__PROBLEMS AND TASKS__
**a)** Answer these questions using the news article on the mountain lion attacks, one line each:
(i) How much did the mountain lion weigh?
(ii) At which hospital was Anne Hjelle recovering?
(iii) Who killed the mountain lion?
**b)** Using the news article on the mountain lion attacks, decide whether each statement below agrees with it. Answer yes or no and quote the words that decide it.
(i) The fatal attack was the first of its kind in California since 1994.
(ii) Mark Reynolds was riding with companions when he was attacked.
(iii) Anne Hjelle's condition had worsened.
**c)** Carry on the news article about the mountain lion attacks from the point where it ends.

__QUOTED PASSAGE__
■ ■ ■ ■

Initial Exam Links Slain Lion to Fatal Attack
Wildlife experts are confident the mountain lion killed Thursday was responsible for the fatal attack on an Orange County cyclist and a second attack that seriously wounded a woman. But they are seeking further scientific evidence, such as a DNA match of the victim, they said Saturday.
Substances found in the stomach of the 2-year-old, 110-pound male mountain lion included skin tissue and parts of a lung and liver consistent with that of a human, said Steve Edinger, assistant chief in charge of five counties for the California Department of Fish and Game.
But authorities will send the tissue samples taken at a UC Davis laboratory in San Bernardino to the Orange County coroner’s office for comparison with the victim’s DNA.
Mark Reynolds, 35, of Foothill Ranch, an avid mountain cyclist, was attacked by a mountain lion apparently during a stop to fix a broken bicycle chain while at Whiting Ranch Wilderness Park. The park will remain closed indefinitely.
Authorities believe that Reynolds may have been crouching near his bicycle, a posture that probably spurred the lion to attack.
It is the sixth fatal mauling of a human by a mountain lion in California and the first since 1994.
Wildlife experts at the UC Davis laboratory who examined the mountain lion’s stomach contents did not find any plastic from the helmet or fibers from the clothing of Anne Hjelle, 30, the second victim.
Hjelle of south Orange County was rescued from the mountain lion’s jaws by Debi Nicholls, her cycling companion, and other trail riders. She was recovering at Mission Hospital Regional Medical Center in Mission Viejo.
According to a recorded message by James Hjelle, Anne’s husband, she was resting and doing well. Her condition had improved from serious to fair, a hospital spokesman said.
“Her recovery is truly miraculous,” James Hjelle said.
Two deputies killed the mountain lion after the attacks on Reynolds and Hjelle.
Reynolds, whose passion was mountain bike riding, was alone when the attack occurred about noon Thursday, authorities said.
Hjelle, a fitness trainer and former Marine, was riding with members of the Trail Angels, a Christian women’s mountain biking group based at Saddleback Community Church in Lake Forest.

■ ■ ■ ■

__LISTED RECORDS__
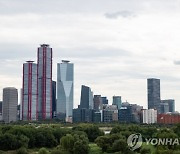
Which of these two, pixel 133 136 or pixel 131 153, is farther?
pixel 133 136

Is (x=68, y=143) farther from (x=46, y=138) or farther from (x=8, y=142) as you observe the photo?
(x=46, y=138)

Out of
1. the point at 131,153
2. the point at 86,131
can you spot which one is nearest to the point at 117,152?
the point at 131,153

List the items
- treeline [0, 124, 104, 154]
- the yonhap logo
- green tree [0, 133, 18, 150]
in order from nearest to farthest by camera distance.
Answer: the yonhap logo
treeline [0, 124, 104, 154]
green tree [0, 133, 18, 150]

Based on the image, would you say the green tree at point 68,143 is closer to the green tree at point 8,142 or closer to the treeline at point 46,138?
the treeline at point 46,138

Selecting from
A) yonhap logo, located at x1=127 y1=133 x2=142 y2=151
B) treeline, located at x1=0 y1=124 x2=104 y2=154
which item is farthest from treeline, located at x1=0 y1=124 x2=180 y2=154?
yonhap logo, located at x1=127 y1=133 x2=142 y2=151

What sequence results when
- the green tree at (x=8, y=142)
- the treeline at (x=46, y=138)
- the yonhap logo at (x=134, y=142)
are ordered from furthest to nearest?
the green tree at (x=8, y=142), the treeline at (x=46, y=138), the yonhap logo at (x=134, y=142)

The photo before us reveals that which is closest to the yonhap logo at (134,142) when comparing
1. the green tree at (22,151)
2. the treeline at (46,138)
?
the treeline at (46,138)

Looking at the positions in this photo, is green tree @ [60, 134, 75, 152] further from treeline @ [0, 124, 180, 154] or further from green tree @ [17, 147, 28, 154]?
green tree @ [17, 147, 28, 154]

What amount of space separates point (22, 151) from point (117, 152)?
19320 mm

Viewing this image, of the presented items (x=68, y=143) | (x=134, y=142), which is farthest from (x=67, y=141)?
(x=134, y=142)

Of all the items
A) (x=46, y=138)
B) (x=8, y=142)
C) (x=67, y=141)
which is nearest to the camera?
(x=67, y=141)

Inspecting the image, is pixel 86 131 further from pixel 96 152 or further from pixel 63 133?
pixel 96 152

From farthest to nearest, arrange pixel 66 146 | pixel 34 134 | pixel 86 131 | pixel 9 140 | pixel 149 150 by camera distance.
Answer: pixel 86 131
pixel 34 134
pixel 9 140
pixel 66 146
pixel 149 150

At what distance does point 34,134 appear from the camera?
10044 centimetres
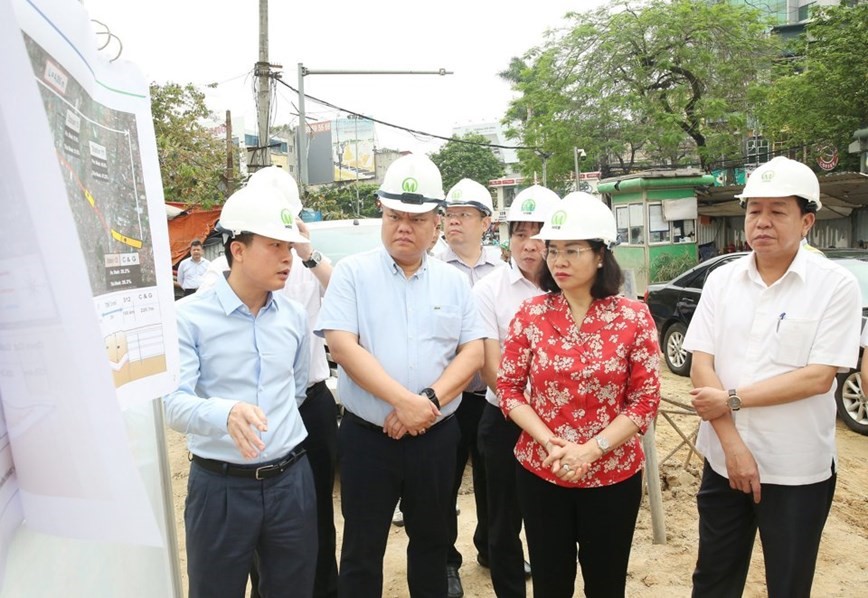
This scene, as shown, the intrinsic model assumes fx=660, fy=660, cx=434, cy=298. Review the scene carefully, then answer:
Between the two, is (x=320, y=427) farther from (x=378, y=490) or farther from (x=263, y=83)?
(x=263, y=83)

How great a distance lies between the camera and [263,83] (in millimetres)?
13242

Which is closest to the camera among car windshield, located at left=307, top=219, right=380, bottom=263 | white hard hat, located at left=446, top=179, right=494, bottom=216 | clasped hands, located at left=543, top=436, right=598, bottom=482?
clasped hands, located at left=543, top=436, right=598, bottom=482

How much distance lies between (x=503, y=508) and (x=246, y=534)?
4.61ft

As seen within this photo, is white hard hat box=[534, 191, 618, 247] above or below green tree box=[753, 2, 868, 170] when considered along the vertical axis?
below

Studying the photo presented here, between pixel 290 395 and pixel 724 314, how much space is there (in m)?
1.74

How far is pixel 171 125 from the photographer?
16.6m

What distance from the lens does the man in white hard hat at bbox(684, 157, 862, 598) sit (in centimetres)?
244

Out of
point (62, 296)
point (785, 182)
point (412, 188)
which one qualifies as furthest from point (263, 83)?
point (62, 296)

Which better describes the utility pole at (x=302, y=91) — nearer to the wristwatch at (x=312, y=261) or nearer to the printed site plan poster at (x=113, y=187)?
the wristwatch at (x=312, y=261)

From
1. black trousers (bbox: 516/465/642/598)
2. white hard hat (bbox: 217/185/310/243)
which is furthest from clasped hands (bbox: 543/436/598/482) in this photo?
white hard hat (bbox: 217/185/310/243)

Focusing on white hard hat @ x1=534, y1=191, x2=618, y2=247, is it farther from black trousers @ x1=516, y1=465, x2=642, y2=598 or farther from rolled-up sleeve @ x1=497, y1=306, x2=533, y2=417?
black trousers @ x1=516, y1=465, x2=642, y2=598

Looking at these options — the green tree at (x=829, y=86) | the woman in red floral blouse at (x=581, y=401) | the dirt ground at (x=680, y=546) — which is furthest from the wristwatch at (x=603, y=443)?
the green tree at (x=829, y=86)

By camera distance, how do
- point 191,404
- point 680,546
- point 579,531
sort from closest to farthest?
1. point 191,404
2. point 579,531
3. point 680,546

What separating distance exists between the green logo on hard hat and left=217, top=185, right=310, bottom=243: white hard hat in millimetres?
1004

■ ■ ■ ■

__ANSWERS TO THE EXERCISES__
**a)**
(i) 110 pounds
(ii) Mission Hospital Regional Medical Center in Mission Viejo
(iii) Two deputies

**b)**
(i) Yes: "It is the sixth fatal mauling of a human by a mountain lion in California and the first since 1994."
(ii) No: "Reynolds, whose passion was mountain bike riding, was alone when the attack occurred about noon Thursday, authorities said."
(iii) No: "Her condition had improved from serious to fair, a hospital spokesman said."

**c)**
Nicholls and other witnesses said the mountain lion clamped its jaws around her head and dragged her off the trail. Nicholls said she threw her bike at the animal but failed to distract it. She then grabbed Hjelle’s left leg and hung on as the mountain lion began dragging both women down the hillside.
Nicholls told her friend: “I’m not going to let you die!”
The animal kept moving its grip from Hjelle’s face to her helmet and then her neck, Nicholls said.
She credits the helmet for possibly saving her friend’s life.
The mountain lion eventually released its grip after two other trail riders arrived and started yelling and throwing rocks at it.
After reexamining the rugged park area where the attack occurred, authorities said Nicholls’ actions were nothing less than heroic.
One wildlife expert said trampled brush, scattered rocks and other evidence led him to conclude it had been an “extreme struggle, a battle scene.”
By fighting and struggling with the animal, Nicholls did the right thing said Doug Updike, a senior wildlife biologist with Fish and Game.
If you come across a mountain lion, don’t run, Updike said.
Updike advised raising your arms to make yourself look big.
If you’re on a bike, put it over your head and talk loudly or yell.
The secret, he said, is being a forceful presence. And if the mountain lion lunges and bites, punch and kick to fend it off. Throw rocks or hit it with a tree branch.
Let the mountain lion know that you won’t go down like a defenseless deer, he said.
With Whiting Ranch closed, throngs of mountain bike riders deluged other county wilderness parks, including the trails at Aliso and Wood Canyons Wilderness Park.